In this manga, Tokisada was captured by Yatsuka Naozumi, who currently is head of Tomioka Castle, and made to Naozumi's slave (due to his resemblance to Naozumi's crush Hayumi Natsuki). He was kind to Naozumi despite his cruel treatment, probably hoping to sway him to the Christian cause and save his soul in the process, but Naozumi killed him after realizing that he was falling in love with him almost as much as with Natsuki. His last words were of forgiveness and kindness.
- Matsukura Katsuie (松倉 勝家)
The son of Matsukura Shigemasa. Daimyō of Shimabara, renowned for his cruelty. He sparks the Shimabara rebellion by capturing a pregnant woman and placing her in a drowning pit as punishment for being a Christian; he also does this in the manga, with the bonus of also imprisoning his kind-hearted concubine Kichō there. In story, he is executed as punishment for causing the rebellion. In the manga, he is killed by the heroes.
- Kichō (Kikuhime)
Concubine of Katsuie who falls in love with Eiji. A beautiful and kind woman who wants to leave her cruel lord and help the peasants.
- Okamoto Shinbei (岡本 新兵衛)
Shimabara-han retainer.
- Mori Sōiken (森 宗意軒)
One of the leaders of Shimabara Rebellion. Shimabara-han retainer.
- Yamada Kinji
Old friend of Shirō. Always mistakes Natsuki for the real Shirō. Later falls in love with Eri. He is possibly named after the real life Yamada Emosaku who betrayed the Shimabara cause to the Shogunate and was the only known survivor after the rebellion.

====Kumamoto====
- Hosokawa Mitsutoshi (細川 光利)
Eldest son of Hosokawa Tadatoshi. Present daimyō of Kumamoto-han.

====Bungo====
- Matsudaira Tadanao (松平 忠直)
Son of Yūki Hideyasu, second son of the first Tokugawa shogun Ieyasu. Cousin of Iemitsu. A Christian, he is confined in Bungo.

====Satsuma====
- Shimazu Mitsuhisa (島津 光久)
Daimyō of Satsuma.

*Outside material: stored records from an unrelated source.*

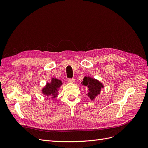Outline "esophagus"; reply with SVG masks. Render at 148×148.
Masks as SVG:
<instances>
[{
  "instance_id": "esophagus-1",
  "label": "esophagus",
  "mask_w": 148,
  "mask_h": 148,
  "mask_svg": "<svg viewBox=\"0 0 148 148\" xmlns=\"http://www.w3.org/2000/svg\"><path fill=\"white\" fill-rule=\"evenodd\" d=\"M68 82L73 83L75 82V79H73V78H69L68 79Z\"/></svg>"
}]
</instances>
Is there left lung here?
I'll return each instance as SVG.
<instances>
[{
  "label": "left lung",
  "mask_w": 148,
  "mask_h": 148,
  "mask_svg": "<svg viewBox=\"0 0 148 148\" xmlns=\"http://www.w3.org/2000/svg\"><path fill=\"white\" fill-rule=\"evenodd\" d=\"M82 84L88 88L89 92L88 96L91 100L95 99V97L100 93L101 88L104 87L102 84L98 80L87 77L84 78Z\"/></svg>",
  "instance_id": "obj_1"
}]
</instances>
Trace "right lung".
Masks as SVG:
<instances>
[{
    "instance_id": "add662e5",
    "label": "right lung",
    "mask_w": 148,
    "mask_h": 148,
    "mask_svg": "<svg viewBox=\"0 0 148 148\" xmlns=\"http://www.w3.org/2000/svg\"><path fill=\"white\" fill-rule=\"evenodd\" d=\"M62 84L60 80L52 78V81L50 83H47L46 87L43 88L42 93L44 95L49 96H52V98H55L57 96V91L61 85Z\"/></svg>"
}]
</instances>
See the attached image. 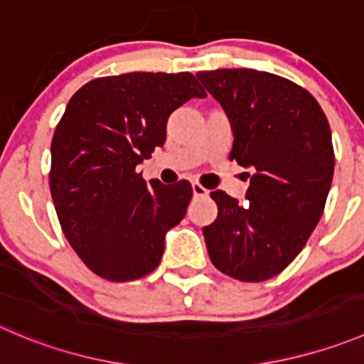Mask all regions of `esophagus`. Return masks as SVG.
Segmentation results:
<instances>
[{
	"mask_svg": "<svg viewBox=\"0 0 364 364\" xmlns=\"http://www.w3.org/2000/svg\"><path fill=\"white\" fill-rule=\"evenodd\" d=\"M192 192H193V197L208 196V190L204 188L203 185H199V183H192Z\"/></svg>",
	"mask_w": 364,
	"mask_h": 364,
	"instance_id": "1",
	"label": "esophagus"
}]
</instances>
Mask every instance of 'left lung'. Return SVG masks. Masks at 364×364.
Listing matches in <instances>:
<instances>
[{"label": "left lung", "instance_id": "1", "mask_svg": "<svg viewBox=\"0 0 364 364\" xmlns=\"http://www.w3.org/2000/svg\"><path fill=\"white\" fill-rule=\"evenodd\" d=\"M232 132L229 158L250 168L245 203L211 192L218 215L203 229L211 263L259 283L295 259L322 217L334 174L326 114L315 97L277 74L254 69L197 73Z\"/></svg>", "mask_w": 364, "mask_h": 364}]
</instances>
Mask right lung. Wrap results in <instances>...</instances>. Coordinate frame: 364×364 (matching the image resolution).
I'll list each match as a JSON object with an SVG mask.
<instances>
[{
  "instance_id": "add662e5",
  "label": "right lung",
  "mask_w": 364,
  "mask_h": 364,
  "mask_svg": "<svg viewBox=\"0 0 364 364\" xmlns=\"http://www.w3.org/2000/svg\"><path fill=\"white\" fill-rule=\"evenodd\" d=\"M206 97L190 73H128L88 81L65 107L51 142L49 188L63 235L94 274L124 283L160 264L192 185L144 181L136 165L165 144L167 121Z\"/></svg>"
}]
</instances>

Son of Shimazu Iehisa Tadatsune, the child of Shimazu Yoshihiro and the former daimyō of Satsuma.
- Ookohime
Concubine of Mitsuhisa. An intelligent woman.

====Fukuoka====
- Kuroda Tadayuki (黒田 忠之)
Son of Kuroda Nagamasa, the child of Kuroda Kanbei Yoshitaka. Daimyō of Fukuoka-han. An intelligent man.
- Kuriyama Taizen (栗山 大膳)
Retainer of Lord Kuroda of Fukuoka.

====Kokura====
- Ogasawara Tadazane (小笠原 忠真)
Daimyō of Kokura. His mother was the niece of the first Tokugawa shōgun Ieyasu.
- Oba Kuranosuke
Retainer of Lord Ogasawara of Kokura.

===The Dutchmen===
- Jan (ヤン, Yan)
Captain of the warship de Rijp (named after De Rijp). Falls in love with Seika (also known by her baptismal name of Mariana).
- Nicolaes Couckebacker (ニコラス クーケバッケル, Nikorasu Kūkebakkeru)
Governor of the Dutch trading post in Nagasaki and a cold-hearted man. He later takes command of the warship de Rijp.